(PASSAGE TO READ)

----

Keywords

1 Introduction

During the last decade, projection mapping or spatial augmented reality (SAR) has been tremendously widespread over the world. The goal is to seamlessly merge physical and virtual worlds by superimposing computer generated graphics onto real surfaces. One of the biggest differentiator compared to other augmentation techniques is the capability of projection mapping to let many users directly experience the augmentation without wearing glasses or any other devices. Constant improvements in size, pricing, and brightness of projectors have allowed many people to develop their own projection mapping projects. They used a large variety of surfaces as projection targets: large buildings, cars, shoes, furniture, and even living creatures such as fish in an aquarium and human dancers. In the emerging application scenarios, there are strong demands for displaying desired appearances on non-planar, textured, and/or dynamically moving surfaces under environmental lightings.

Typically, projectors are designed and used to display images onto a planar, uniformly white, and static screen in a dark environment. Due to this fact, current projectors are not suitable for most projection mapping scenarios. Particularly, the dynamic range, frame-rate, latency, and depth-of-field (DOF) limit their applicability. These technical limitations of the projector hardware make it difficult to display desired appearances in the wanted visual quality even when the computational algorithms are applied. Researchers have applied the emerging “computational imaging and display” approach, which is a joint design of display hardware, optics and computational algorithms to overcome the limitations [26].

----

(WRITTEN TASK 1) From the introduction on projection mapping, reproduce the passage starting with "Typically, projectors are" and going on through "the limitations [26].".
(WRITTEN TASK 2)
Using the introduction on projection mapping, decide whether each statement agrees with it. Answer yes or no for each, and quote the words that decide it.
(a) Projection mapping lets many users experience the augmentation without wearing glasses.
(b) Projectors are typically designed to display images onto textured, moving surfaces.
(c) Fish in an aquarium have served as projection targets.

(INFORMATION PROVIDED)
----

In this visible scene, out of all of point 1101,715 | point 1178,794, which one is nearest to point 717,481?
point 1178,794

----

(EXPECTED ANSWER 1)
Typically, projectors are designed and used to display images onto a planar, uniformly white, and static screen in a dark environment. Due to this fact, current projectors are not suitable for most projection mapping scenarios. Particularly, the dynamic range, frame-rate, latency, and depth-of-field (DOF) limit their applicability. These technical limitations of the projector hardware make it difficult to display desired appearances in the wanted visual quality even when the computational algorithms are applied. Researchers have applied the emerging “computational imaging and display” approach, which is a joint design of display hardware, optics and computational algorithms to overcome the limitations [26].

(EXPECTED ANSWER 2)
(a) Yes: "the capability of projection mapping to let many users directly experience the augmentation without wearing glasses or any other devices"
(b) No: "Typically, projectors are designed and used to display images onto a planar, uniformly white, and static screen in a dark environment."
(c) Yes: "even living creatures such as fish in an aquarium and human dancers"